> _WORK TO DO_:
[1] Answer these questions from the email about the execveat system call, giving each answer on its own line and marking it (a), (b) or (c):
(a) What date and time does the email's header give for the message?
(b) Whose shell does the quoted passage call unusual for being more or less fully functional?
(c) With what flag would the rigged tool open the binary before entering the namespace?
[2] Write out the records word for word, beginning with their first line and continuing through the line with "659), (443, 704).".

> _PASSAGE TO READ_:
_ _ _ _ _

MIME-Version: 1.0
In-Reply-To: <20141019202034.GH7996@ZenIV.linux.org.uk>
References: <1401975635-6162-1-git-send-email-drysdale@google.com>
 <CALCETrVraoD+r4zxBoGd+BV5P275AXcRV_R00SSr8fjQzRHnUg@mail.gmail.com> <20141019202034.GH7996@ZenIV.linux.org.uk>
From: Andy Lutomirski <luto@amacapital.net>
Date: Sun, 19 Oct 2014 13:37:54 -0700
Message-ID: <CALCETrVZUW2iPtfFJtGnWd2RsYLwjGRGYuujrVqcOsO5oBB8Cg@mail.gmail.com>
Subject: Re: [PATCHv4 RESEND 0/3] syscalls,x86: Add execveat() system call
To: Al Viro <viro@zeniv.linux.org.uk>
Cc: David Drysdale <drysdale@google.com>,
        "Eric W. Biederman" <ebiederm@xmission.com>,
        Meredydd Luff <meredydd@senatehouse.org>,
        "linux-kernel@vger.kernel.org" <linux-kernel@vger.kernel.org>,
        Thomas Gleixner <tglx@linutronix.de>, Ingo Molnar <mingo@redhat.com>,
        "H. Peter Anvin" <hpa@zytor.com>,
        Andrew Morton <akpm@linux-foundation.org>,
        Kees Cook <keescook@chromium.org>, Arnd Bergmann <arnd@arndb.de>,
        X86 ML <x86@kernel.org>, linux-arch <linux-arch@vger.kernel.org>,
        Linux API <linux-api@vger.kernel.org>
Content-Type: text/plain; charset=UTF-8
Sender: linux-kernel-owner@vger.kernel.org

On Sun, Oct 19, 2014 at 1:20 PM, Al Viro <viro@zeniv.linux.org.uk> wrote:
> On Fri, Oct 17, 2014 at 02:45:03PM -0700, Andy Lutomirski wrote:
>
>> For example, I want to be able to reliably do something like nsenter
>> --namespace-flags-here toybox sh.  Toybox's shell is unusual in that
>> it is more or less fully functional, so this should Just Work (tm),
>> except that the toybox binary might not exist in the namespace being
>> entered.  If execveat were available, I could rig nsenter or a similar
>> tool to open it with O_CLOEXEC, enter the namespace, and then call
>> execveat.

_ _ _ _ _

> _ENTRIES_:
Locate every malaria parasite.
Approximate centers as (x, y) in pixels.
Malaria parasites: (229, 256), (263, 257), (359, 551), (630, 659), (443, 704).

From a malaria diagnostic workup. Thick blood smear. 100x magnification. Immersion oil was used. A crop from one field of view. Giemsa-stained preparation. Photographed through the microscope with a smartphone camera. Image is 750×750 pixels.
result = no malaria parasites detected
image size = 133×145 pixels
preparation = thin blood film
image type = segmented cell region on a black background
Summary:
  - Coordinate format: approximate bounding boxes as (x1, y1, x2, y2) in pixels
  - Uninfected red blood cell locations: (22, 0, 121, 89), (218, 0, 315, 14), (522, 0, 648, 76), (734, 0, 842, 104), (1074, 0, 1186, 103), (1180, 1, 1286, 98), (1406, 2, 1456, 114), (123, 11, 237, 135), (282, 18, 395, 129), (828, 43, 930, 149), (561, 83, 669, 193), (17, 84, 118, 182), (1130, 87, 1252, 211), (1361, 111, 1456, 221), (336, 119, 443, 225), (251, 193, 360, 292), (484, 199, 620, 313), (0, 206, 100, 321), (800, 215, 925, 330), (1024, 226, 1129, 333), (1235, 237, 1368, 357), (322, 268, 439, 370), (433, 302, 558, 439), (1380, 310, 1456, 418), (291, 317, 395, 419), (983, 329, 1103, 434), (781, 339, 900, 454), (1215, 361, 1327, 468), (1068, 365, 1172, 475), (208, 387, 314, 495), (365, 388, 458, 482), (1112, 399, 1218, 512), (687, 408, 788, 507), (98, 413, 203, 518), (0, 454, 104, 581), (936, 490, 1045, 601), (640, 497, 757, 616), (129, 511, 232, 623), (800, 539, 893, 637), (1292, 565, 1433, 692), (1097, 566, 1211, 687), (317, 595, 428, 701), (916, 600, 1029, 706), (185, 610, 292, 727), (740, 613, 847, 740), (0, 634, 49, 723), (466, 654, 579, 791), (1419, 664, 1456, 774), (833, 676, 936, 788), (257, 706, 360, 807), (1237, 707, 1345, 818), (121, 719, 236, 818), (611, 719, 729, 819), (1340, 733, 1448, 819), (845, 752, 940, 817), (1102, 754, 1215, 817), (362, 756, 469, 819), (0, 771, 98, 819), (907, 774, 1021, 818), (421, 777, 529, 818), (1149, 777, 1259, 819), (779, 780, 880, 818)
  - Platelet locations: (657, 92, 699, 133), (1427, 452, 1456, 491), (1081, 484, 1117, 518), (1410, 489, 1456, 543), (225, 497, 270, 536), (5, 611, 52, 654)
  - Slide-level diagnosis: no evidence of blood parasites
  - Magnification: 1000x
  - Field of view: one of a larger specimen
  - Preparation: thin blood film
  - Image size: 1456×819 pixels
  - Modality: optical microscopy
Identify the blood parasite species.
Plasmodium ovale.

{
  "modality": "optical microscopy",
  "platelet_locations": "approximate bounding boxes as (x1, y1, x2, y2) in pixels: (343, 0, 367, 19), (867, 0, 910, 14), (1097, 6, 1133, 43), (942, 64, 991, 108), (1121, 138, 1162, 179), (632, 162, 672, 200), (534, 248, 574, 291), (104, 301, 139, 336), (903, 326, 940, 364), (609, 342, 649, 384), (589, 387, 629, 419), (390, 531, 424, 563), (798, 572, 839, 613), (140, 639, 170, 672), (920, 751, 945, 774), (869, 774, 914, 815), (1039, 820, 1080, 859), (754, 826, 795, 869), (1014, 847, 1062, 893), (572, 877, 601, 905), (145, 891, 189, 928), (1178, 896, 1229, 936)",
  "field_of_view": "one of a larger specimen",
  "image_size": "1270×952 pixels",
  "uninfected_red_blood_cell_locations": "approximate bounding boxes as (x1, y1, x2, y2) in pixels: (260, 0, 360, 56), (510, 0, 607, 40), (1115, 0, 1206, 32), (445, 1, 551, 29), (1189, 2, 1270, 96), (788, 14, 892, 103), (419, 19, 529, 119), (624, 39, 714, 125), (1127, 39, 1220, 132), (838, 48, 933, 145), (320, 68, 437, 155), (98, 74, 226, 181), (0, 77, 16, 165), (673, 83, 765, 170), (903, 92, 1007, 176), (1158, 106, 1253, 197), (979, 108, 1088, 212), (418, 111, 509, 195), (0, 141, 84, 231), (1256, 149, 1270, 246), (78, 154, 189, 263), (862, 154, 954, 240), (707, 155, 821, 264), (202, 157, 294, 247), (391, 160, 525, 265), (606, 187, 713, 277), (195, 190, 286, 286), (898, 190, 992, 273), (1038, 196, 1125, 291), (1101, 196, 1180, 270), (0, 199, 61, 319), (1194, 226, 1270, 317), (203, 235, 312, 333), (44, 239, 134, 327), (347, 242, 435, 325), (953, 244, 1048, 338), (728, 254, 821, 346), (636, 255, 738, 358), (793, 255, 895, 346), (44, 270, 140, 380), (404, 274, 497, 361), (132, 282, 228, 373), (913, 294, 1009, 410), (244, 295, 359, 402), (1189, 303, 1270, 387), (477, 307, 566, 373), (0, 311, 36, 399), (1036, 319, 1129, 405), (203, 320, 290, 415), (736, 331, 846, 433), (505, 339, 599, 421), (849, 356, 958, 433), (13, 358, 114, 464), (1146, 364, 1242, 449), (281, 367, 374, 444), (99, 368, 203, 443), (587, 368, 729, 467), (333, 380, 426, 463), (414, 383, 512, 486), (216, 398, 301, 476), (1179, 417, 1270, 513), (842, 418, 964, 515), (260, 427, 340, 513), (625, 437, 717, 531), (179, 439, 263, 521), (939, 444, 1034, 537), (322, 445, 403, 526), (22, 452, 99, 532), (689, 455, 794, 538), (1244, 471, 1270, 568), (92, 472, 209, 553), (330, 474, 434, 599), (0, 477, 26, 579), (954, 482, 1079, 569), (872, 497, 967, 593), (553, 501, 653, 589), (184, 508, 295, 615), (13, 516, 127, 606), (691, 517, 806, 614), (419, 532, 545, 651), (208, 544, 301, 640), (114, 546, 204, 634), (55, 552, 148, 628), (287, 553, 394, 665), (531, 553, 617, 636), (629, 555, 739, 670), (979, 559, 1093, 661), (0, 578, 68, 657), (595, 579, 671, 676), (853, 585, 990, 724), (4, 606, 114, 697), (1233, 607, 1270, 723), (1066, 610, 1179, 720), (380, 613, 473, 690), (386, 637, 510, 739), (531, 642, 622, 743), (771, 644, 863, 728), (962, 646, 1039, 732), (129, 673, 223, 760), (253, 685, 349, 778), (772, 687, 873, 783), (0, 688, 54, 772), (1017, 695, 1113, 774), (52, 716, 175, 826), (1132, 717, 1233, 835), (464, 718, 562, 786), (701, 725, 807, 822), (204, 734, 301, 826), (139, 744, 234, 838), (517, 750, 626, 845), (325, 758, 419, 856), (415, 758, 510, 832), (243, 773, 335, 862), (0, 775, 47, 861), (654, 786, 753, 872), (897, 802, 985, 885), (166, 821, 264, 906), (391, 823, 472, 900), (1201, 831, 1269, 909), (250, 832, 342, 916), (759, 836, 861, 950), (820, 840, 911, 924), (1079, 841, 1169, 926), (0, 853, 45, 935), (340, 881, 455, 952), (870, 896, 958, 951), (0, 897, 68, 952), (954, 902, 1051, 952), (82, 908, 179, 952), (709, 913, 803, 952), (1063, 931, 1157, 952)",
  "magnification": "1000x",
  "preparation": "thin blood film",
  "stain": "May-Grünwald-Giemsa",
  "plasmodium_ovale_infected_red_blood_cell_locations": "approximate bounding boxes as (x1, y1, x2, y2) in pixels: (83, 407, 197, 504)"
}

_ _ _ _ _

> _SOLUTIONS_:
[1]
(a) Sun, 19 Oct 2014 13:37:54 -0700
(b) Toybox's shell
(c) O_CLOEXEC

[2]
Locate every malaria parasite.
Approximate centers as (x, y) in pixels.
Malaria parasites: (229, 256), (263, 257), (359, 551), (630, 659), (443, 704).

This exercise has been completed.